On Board PM's Special Aircraft: Prime Minister Manmohan Singh on Saturday expressed hopes that India will be able to achieve 8.5 percent growth during the current fiscal despite concerns over high oil prices.

"As of now I have not seen any sign that we should change our view with regard to our ability to sustain a growth rate of 8.5 per cent...I am confident that we will be able to
sustain a growth rate of 8.5 per cent this year", he told reporters who accompanied him on his visit to Africa.

The Reserve Bank in its annual credit policy had pegged the growth for the current fiscal at 8 per cent, down from 8.6 per cent recorded during 2010-11.

Referring to agriculture situation and its impact on inflation, Singh said, "Whatever evidence we have, we expect a normal monsoon.
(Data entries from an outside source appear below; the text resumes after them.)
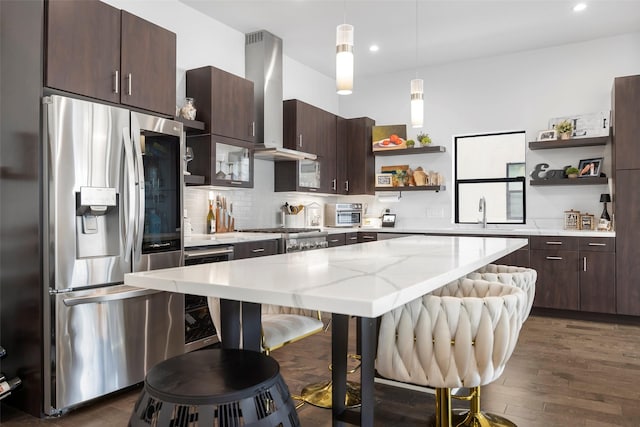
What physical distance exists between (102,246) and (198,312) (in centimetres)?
104

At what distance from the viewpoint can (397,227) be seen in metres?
6.24

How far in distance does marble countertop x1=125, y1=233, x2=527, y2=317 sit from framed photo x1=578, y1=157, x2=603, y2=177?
3510mm

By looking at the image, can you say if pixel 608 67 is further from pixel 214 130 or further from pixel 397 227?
pixel 214 130

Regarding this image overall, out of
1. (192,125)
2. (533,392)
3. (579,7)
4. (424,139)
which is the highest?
(579,7)

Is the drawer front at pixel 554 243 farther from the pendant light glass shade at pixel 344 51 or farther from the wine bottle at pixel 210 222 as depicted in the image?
the pendant light glass shade at pixel 344 51

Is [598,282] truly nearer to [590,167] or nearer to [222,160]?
[590,167]

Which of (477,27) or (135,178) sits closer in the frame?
(135,178)

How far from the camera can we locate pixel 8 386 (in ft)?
8.20

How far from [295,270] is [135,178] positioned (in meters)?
1.54

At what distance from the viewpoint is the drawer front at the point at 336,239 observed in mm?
5234

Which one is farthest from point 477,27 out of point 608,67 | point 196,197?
point 196,197

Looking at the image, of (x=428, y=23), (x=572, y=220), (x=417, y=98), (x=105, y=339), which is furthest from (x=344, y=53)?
(x=572, y=220)

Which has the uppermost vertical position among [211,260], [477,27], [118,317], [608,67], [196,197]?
[477,27]

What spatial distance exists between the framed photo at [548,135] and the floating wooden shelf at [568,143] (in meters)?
0.09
And if the monsoon is normal, it will strengthen our ability to control food inflation".

Oil prices to be tackled

On oil prices, Singh said, "There are problems with regards to the burden of oil subsidies. They have to be tackled and all these issues will be claiming our attention in weeks and months to come".

Although the oil marketing companies have raised the petrol rates in view of spiralling prices in the international market, the government is yet to take a view on diesel prices.

A decision on raising diesel price is likely to be taken by the Empowered Group of Minister (EGOM) headed by Finance Minister Pranab Mukherjee in the second week of June.

Rich nations don't want to give up power

Amid tussle for top IMF post, Prime Minister Manmohan Singh today said struggle for a "equitable" world order will take long as rich nations do not want to give up power easily.

"... those who exercise power, do not want to give up power easily," he said on the possible candidates for the post of the International Monetary Fund (IMF) Managing Director, which fell vacant following resignation of disgraced Dominique Strauss-Kahn.

"The struggle for a better, balanced and more equitable world order, including the management of global institutions like the IMF, World Bank, (UN) Security Council is going to be a long haul, I am afraid," he told reporters, who accompanied him during the Africa visit.

However, there is a desire in Europe for a European should occupy the coveted position because very large proportion of IMF funds is in the continent which is dealing with the Euro zone tensions, Singh said.